While in seminary working on a Master’s Degree in Spiritual Direction, I met a vital friend–a book (books have always been among my very best friends)–entitled The Cloud of Unknowing. Beautifully written in Middle English by a fourteenth century anonymous theologian, it guides one into the way of contemplative prayer. Not light reading, but reading that transforms. One of many highlights in my copy (for I can no more read without writing than I can write without reading) offers the tone of the text is this divine nutshell: “And on these two activities (the interior love for God and the outward expression of your love in relating to others) depend the whole law and the prophets, as the Scriptures say.”
How can I begin to share this book with you? I can’t. It will be for you to discover. I can only mention tidbits that have inspired my own spiritual growth.
The goal of the Cloud‘s author is to know God deeply, a goal of many spiritual thinkers, including me. He writes that he wants “to know God as he is.” To know him by love, beyond thought or a list of his attributes. “Center all your attention and desire on him and let this be the sole concern of your mind and heart. Do all in your power to forget everything else,”
This involves prayer. But not prayer as one might think. Not a repetition of words or list of God’s qualities, or focus on divine images, nor a pleading for something one wants. Rather, the Cloud‘s author says: “Prayer is simply a reverent, conscious openness to God, full of the desire to grow in goodness, and overcome evil.”

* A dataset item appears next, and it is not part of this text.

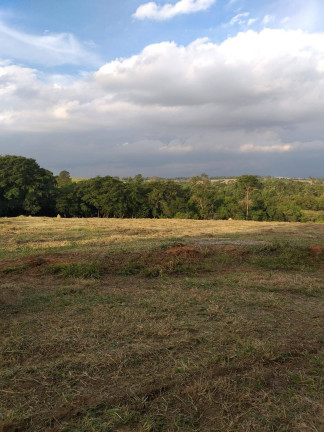 Imagem Chácara à Venda, em Araçoiabinha - Araçoiaba Da Serra Imagem Chácara à Venda, em Araçoiabinha - Araçoiaba Da Serra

In order to do this the author says one must “beat upon that thick cloud of unknowing with the dart of your loving desire.” He explains, “Just as the cloud of unknowing lies above you, between you and your God, so you must fashion a cloud of forgetting beneath you, between you and every created thing . . . You are to concern yourself with no creature whether material or spiritual nor with their situation and doings whether good or ill . . . abandon them all beneath the cloud of forgetting.” In the beginning, a kind of darkness–a cloud of unknowing–leads you. But you will learn to feel at home in your “naked intent toward God in the depths of your being.” Here you will “see God as he is in himself.” One’s loving desire leads the way, for “man was created to love and everything else was created to make love possible” and “by the work of contemplative love man will be healed.” If you’ve interest in the path to contemplation find The Cloud of Unknowing (the edition I have is edited by William Johnston, Image Books, Doubleday, which I purchased at seminary).
In my next posting. I want to tell you about an important 5th/6th century Greek writer known as Pseudo-Dionysius, the Areopagite, who influenced the author of the Cloud. Equally enigmatic but worthy of study, his spiritual writing inspires today as centuries ago. Next time.
About the Artwork: Coming Through, oil, gallery wrap, 24″ x 18″ $875. Oh, how I love this painting! The work itself, as well as the title, simply “came to me” (my favorite way of painting). It has a spiritual toughness, a rugged presence, a beauty not of my own doing.